Boolean Network restructuring on paths with timing violations (negative slack times)

Primary inputs (input pins, register outputs)

### **Boolean Network Restructuring**

• There are some cases where delay-optimal technology mapping and fan-out optimization cannot satisfy the specified timing constraints

 $\rightarrow$  <u>need to change the circuit structure</u>

- On the paths with timing violations, collapse a part of the path into a large node (internally represented in sum-of-product form).
- Apply *timing decomposition* to the collapsed node to reduce the critical path delay.



#### **Timing Analysis on Boolean Network**



For simplicity, all gate delays are assumed to be 1 (output transition coefficient is assumed as 0)



#### Node Collapsing

• Select several nodes on the path with the least slack time and merge into one node.

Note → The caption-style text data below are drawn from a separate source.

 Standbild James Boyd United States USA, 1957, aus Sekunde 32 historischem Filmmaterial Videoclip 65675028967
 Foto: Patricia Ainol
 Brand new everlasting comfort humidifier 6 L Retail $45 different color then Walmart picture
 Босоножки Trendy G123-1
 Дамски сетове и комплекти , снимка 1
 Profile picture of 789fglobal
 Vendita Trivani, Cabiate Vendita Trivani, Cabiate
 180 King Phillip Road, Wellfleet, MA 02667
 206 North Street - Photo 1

#### Timing Decomposition (1)

 Decompose the collapsed node into 2-input gates (AND, OR) so that the signals with smaller slack times becomes closer to the output.

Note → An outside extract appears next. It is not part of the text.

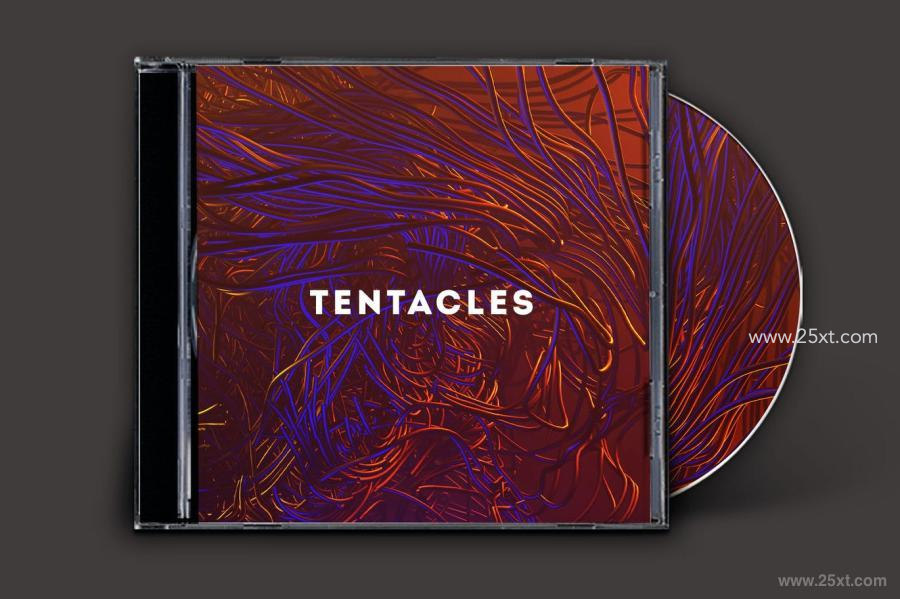25xt-487320 Tentacles---15-Futuristic-3D-Backgroundsz8.jpg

#### Timing Decomposition (2)

- Bottom-up timing decomposition
  - Timing divisor extraction : Among the algebraic divisors which leads to circuit area reduction, extract the ones which is not on the critical path.
  - AND-OR decomposition : Decompose the division remainder into 2-input AND and OR gates. Put the signals on the critical path closer to the output.



#### Summary on Timing-Driven Technology Mapping and Boolean Network Restructuring

- 1. Each instance of delay-optimal technology mapping is dependent on other mapping results and fan-out tree optimizations. Therefore, several passes may be needed if timing violation occurs. Also, Boolean Network restructuring may be needed if the timing violation cannot be resolved in technology mapping phase (which will require another run of technology mapping).
- 2. There can be a number of possible strategies on the scheduling of each computation phase (technology mapping, fan-out optimization, area recovery, timing decomposition on Boolean Network) which will greatly affect the nature of the mapped circuits as well as the computation time.
- 3. In recent VLSI process technology, wiring delays are becoming a dominant factor in circuit speed compared to gate delays. Wiring delays cannot be accurately estimated until the physical layout of the circuit, and therefore very hard to anticipate during logic synthesis and technology mapping.